Consumers in three recent biometric data privacy cases seek class action status
Three proposed U.S. class actions involving alleged biometric privacy violations are churning between Chicago and New Orleans. The defendants are Google, dating giant Match Group and, in the newest case, carmaker Subaru.
The cases have kept the litigants busy with motions going back as far as last summer. If history is any judge the outcomes will not favor the defendants.
Google is being sued for personal injury in federal district court for Eastern Louisiana under a 2018 state statute structured much like Illinois’ landmark Biometric Information Privacy Act, according to legal news publisher UniCourt.

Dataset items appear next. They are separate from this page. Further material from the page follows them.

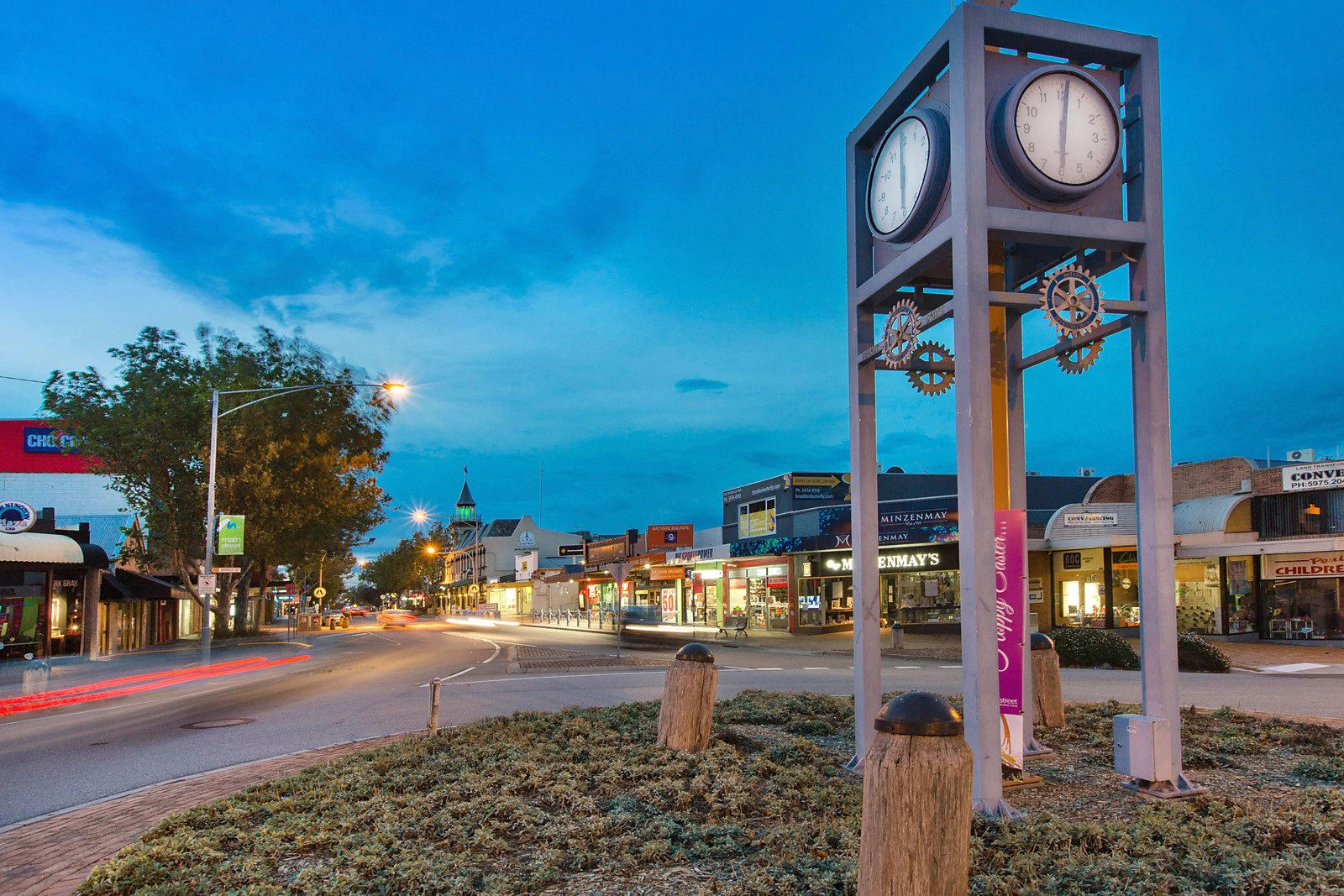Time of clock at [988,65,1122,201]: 6:01
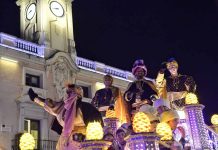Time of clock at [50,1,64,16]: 8:43
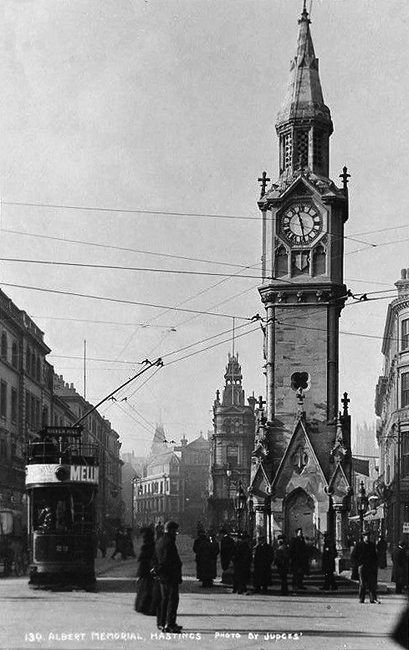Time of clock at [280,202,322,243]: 11:28
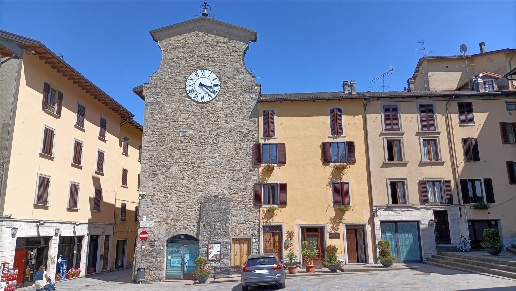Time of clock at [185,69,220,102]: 3:21
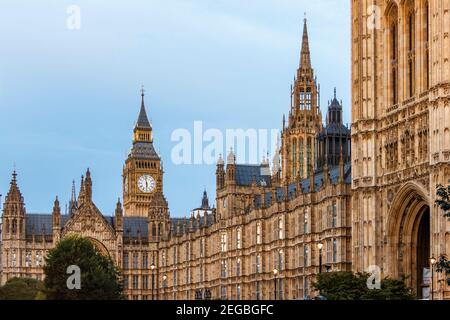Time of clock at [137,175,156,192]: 5:58
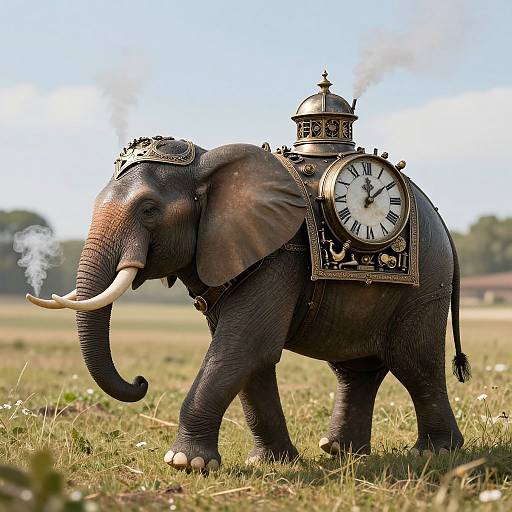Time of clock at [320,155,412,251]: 12:09
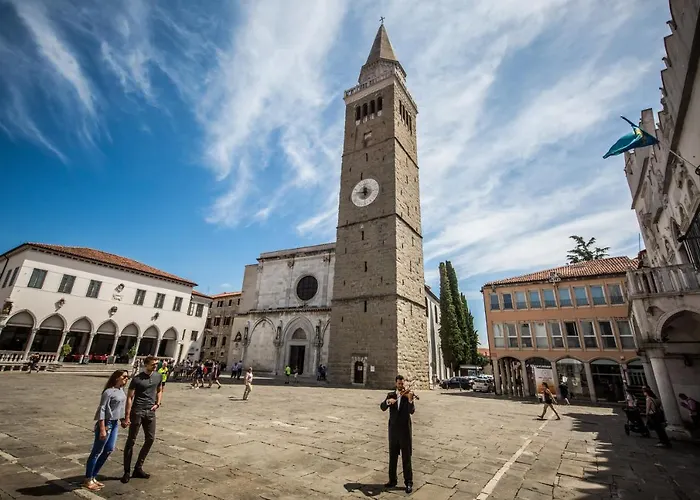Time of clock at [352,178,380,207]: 11:46
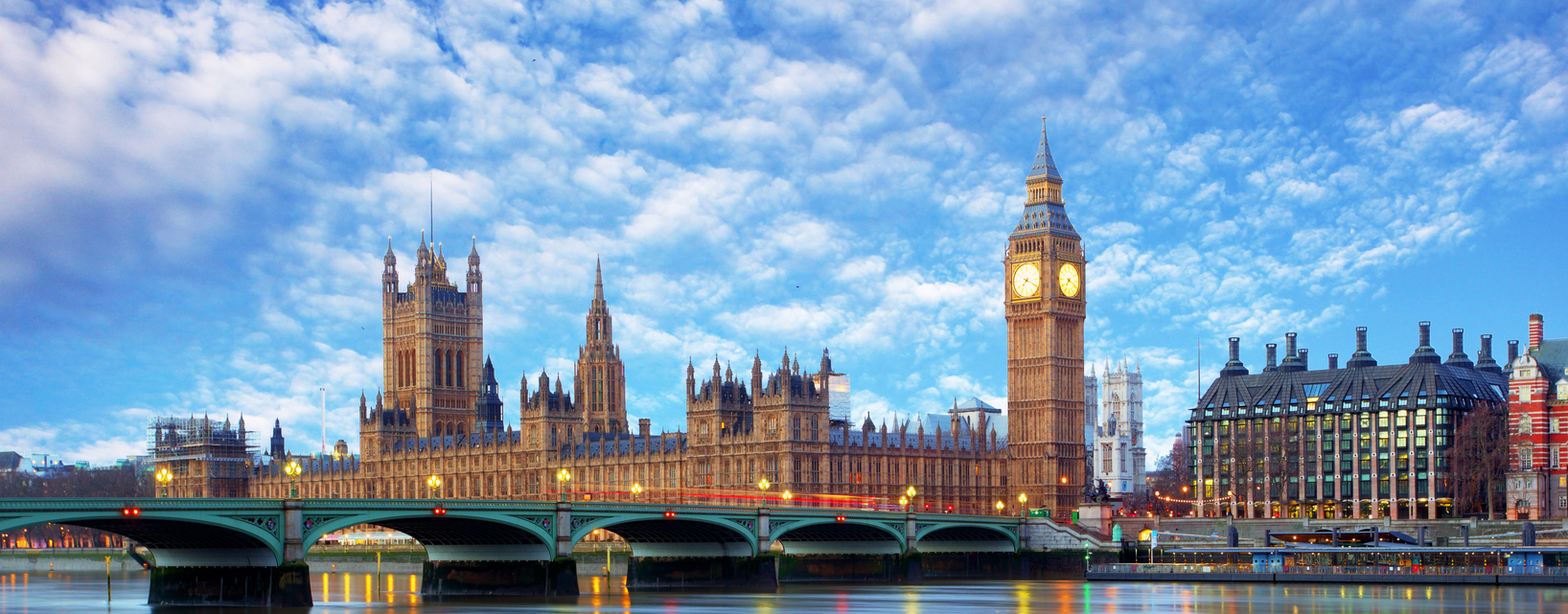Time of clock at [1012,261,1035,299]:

A retired hotel executive and an attorney (who is part of the legal team suing Google) alleged in July (2:22-cv-03581-NJB-JVM) that Google has illegally collected and sold Louisianans’ biometric data, according to state and local government news publisher Governing. The case was moved to federal court in September.
Specifically, the plaintiffs allege that Google imported face images from the company’s Photos service to train Google facial recognition algorithms.
Google is expected to file a motion this month to move the case to the U.S. Northern District of California, where the company is based, or to dismiss it for failure to state a claim.
The second proposed class action, involving Match Group, has been removed by defendants to Illinois federal court to seek compensation under BIPA.
According to legal news publisher Class Actions Reporter, the company owns 45 dating companies. The plaintiffs allege that Match Group uses face biometrics to verify identities in violation of BIPA.
One of the company’s holdings, Tinder, uses 3D facial authentication software as part of a member service. Case 2022CH09803 states that subscribers can provide selfies that is checked against profile photos to assure other members that posters are who they say they are. Biometric liveness detection also is performed, allegedly. FaceTec began supplying face biometrics and liveness detection for a Tinder trial earlier in 2022.
The suit was originally filed in state court in October.
The third proposed class action claims that the way Subaru uses its DriverFocus facial recognition function violates BIPA. The auto maker’s attempt to force arbitration on plaintiffs has been rejected.
According to the trade publication Cook County (Ill.) Record, Subaru plays near-infrared light over the faces of people driving certain model cars. The carmaker’s aim is to spot and remedy distracted or drowsy driving.
Individually identifiable face scans are stored on onboard compute devices that, according to the plaintiffs, Subaru “routinely accesses” through its satellite communication channel. The suit alleges that the company does so in violation of BIPA.
It does not warn drivers about capture and storage of their biometrics, nor get their consent to do so, according to case 2021CH05971. Drivers also allegedly are not told how the data is managed or for how long it is held.
An arbitration agreement signed by the lead plaintiff is with the dealer, not the car-maker, the federal judge ruled.